Penularan ini, katanya terjadi jika seseorang menyentuh droplet yang ada di permukaan benda kemudian telapak tangannya menyentuh hidung atau mulut.

Pencegahan penularan penyakit

Ia menyarankan, pasien gondongan sebaiknya diisolasi selama lima hari terhitung sejak mulai demam.

Sedangkan bagi yang sehat perilaku hidup bersih dan sehat (PHBS) sangat penting untuk mencegah penularan penyakit ini.

Selain dengan PHBS, pencegahan lainnya adalah dengan vaksinasi MMR. “Ini adalah vaksin kombinasi, bisa untuk mencegah tiga penyakit,” ujarnya.

Tiga penyakit tersebut adalah Mumps (Gondongan), Measles (Campak), dan Rubella.

Benarkan parotitis bisa disembuhkan dengan kalungan buah mengkudu atau pace kepada penderita?

Ratni  menjelaskan sebetulnya kalung buah mengkudu itu bertujuan agar anak-anak tidak nyaman dengan baunya.

Ssehingga anak yang mengalami parotitis mau berdiam diri di rumah.

Mitos lain yang ditanyakan adalah penyembuhan parotitis menggunakan blau. Menurut dr.

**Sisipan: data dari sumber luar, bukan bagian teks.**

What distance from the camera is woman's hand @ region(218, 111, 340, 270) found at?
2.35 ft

Ratni, blau digunakan sebagai penanda agar area gondongan itu tidak disentuh karena sakit.

Sebetulnya kedua mitos tersebut bermanfaat jika tahu maksudnya saat diterapkan. Namun keduanya tidak terbukti secara medis dapat menyembuhkan parotitis.

“Apakah benar, jika pernah gondongan tidak perlu vaksinasi MMR?.”  Ratni menjelaskan bahwa pembesaran pada kelenjar ludah dapat disebabkan banyak hal.

Sehingga perlu dibuktikan dahulu pembengkakan yang pernah dialami adalah benar parotitis

“Jika terbukti benar melalui tes antibodi, maka boleh tidak vaksinasi MMR,” ujarnya. (AGT/S-01)

  • Siswantini Suryandari

    Related Posts

    Smamda Sidoarjo Kucurkan Beasiswa untuk Siswa Berprestasi

    SMA Muhammadiyah 2 Sidoarjo (Smamda) memberikan apresiasi bagi para siswa, siswi yang berhasil mengukir prestasi di kancah nasional dan internasional. Pemberian beasiswa pendidikan itu dilakukan bertepatan dengan prosesi Tasyakuran Kelulusan…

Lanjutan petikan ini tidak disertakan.